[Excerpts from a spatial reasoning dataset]
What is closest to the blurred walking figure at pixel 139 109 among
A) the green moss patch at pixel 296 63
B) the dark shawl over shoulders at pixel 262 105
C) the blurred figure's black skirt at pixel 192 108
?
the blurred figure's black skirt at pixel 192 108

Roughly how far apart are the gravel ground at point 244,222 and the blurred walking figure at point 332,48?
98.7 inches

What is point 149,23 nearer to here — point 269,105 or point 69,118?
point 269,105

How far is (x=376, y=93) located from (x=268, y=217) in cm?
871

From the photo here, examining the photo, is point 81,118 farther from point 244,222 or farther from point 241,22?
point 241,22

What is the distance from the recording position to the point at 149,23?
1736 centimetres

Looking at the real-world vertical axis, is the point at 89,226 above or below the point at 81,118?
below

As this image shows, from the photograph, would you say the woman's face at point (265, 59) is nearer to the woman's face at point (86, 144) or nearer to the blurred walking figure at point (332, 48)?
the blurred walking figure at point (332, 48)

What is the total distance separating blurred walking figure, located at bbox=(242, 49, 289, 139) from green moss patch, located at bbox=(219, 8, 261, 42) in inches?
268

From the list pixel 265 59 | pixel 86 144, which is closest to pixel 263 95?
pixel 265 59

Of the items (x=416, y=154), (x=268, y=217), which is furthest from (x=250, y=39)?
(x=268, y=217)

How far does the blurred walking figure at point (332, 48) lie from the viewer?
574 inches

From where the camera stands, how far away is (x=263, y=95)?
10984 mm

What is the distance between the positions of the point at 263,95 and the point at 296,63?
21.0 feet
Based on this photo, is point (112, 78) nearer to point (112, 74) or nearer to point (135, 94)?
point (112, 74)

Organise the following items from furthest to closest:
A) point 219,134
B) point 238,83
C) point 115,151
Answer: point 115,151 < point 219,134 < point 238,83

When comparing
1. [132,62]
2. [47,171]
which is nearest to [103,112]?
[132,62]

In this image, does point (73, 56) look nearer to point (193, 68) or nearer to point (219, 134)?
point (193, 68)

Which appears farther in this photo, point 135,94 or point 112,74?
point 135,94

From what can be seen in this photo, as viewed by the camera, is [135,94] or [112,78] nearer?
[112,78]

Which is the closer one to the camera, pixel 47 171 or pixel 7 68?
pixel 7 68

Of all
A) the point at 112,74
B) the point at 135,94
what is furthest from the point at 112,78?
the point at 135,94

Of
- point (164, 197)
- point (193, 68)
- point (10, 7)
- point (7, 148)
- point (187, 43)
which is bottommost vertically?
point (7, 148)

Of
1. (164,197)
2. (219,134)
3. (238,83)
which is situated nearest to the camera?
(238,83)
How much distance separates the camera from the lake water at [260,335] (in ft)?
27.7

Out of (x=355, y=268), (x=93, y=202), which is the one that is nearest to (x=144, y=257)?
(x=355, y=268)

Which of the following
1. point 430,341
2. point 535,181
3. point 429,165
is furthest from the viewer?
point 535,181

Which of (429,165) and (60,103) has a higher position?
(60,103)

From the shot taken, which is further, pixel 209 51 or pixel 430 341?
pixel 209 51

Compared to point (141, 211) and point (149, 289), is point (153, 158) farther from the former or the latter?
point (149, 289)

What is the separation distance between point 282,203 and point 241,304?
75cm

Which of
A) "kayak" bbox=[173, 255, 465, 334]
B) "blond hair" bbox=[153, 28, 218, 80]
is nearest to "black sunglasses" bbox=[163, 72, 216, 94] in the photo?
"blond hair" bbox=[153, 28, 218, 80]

- EXERCISE BRIEF -
Please extract every line of the entries above that contains the word "furthest", matching case exactly.

- SOLUTION TO THIS PROBLEM -
Of the items (x=416, y=154), (x=268, y=217), which is furthest from (x=250, y=39)?
Organise the following items from furthest to closest:
what is furthest from the point at 112,78?
is furthest from the viewer?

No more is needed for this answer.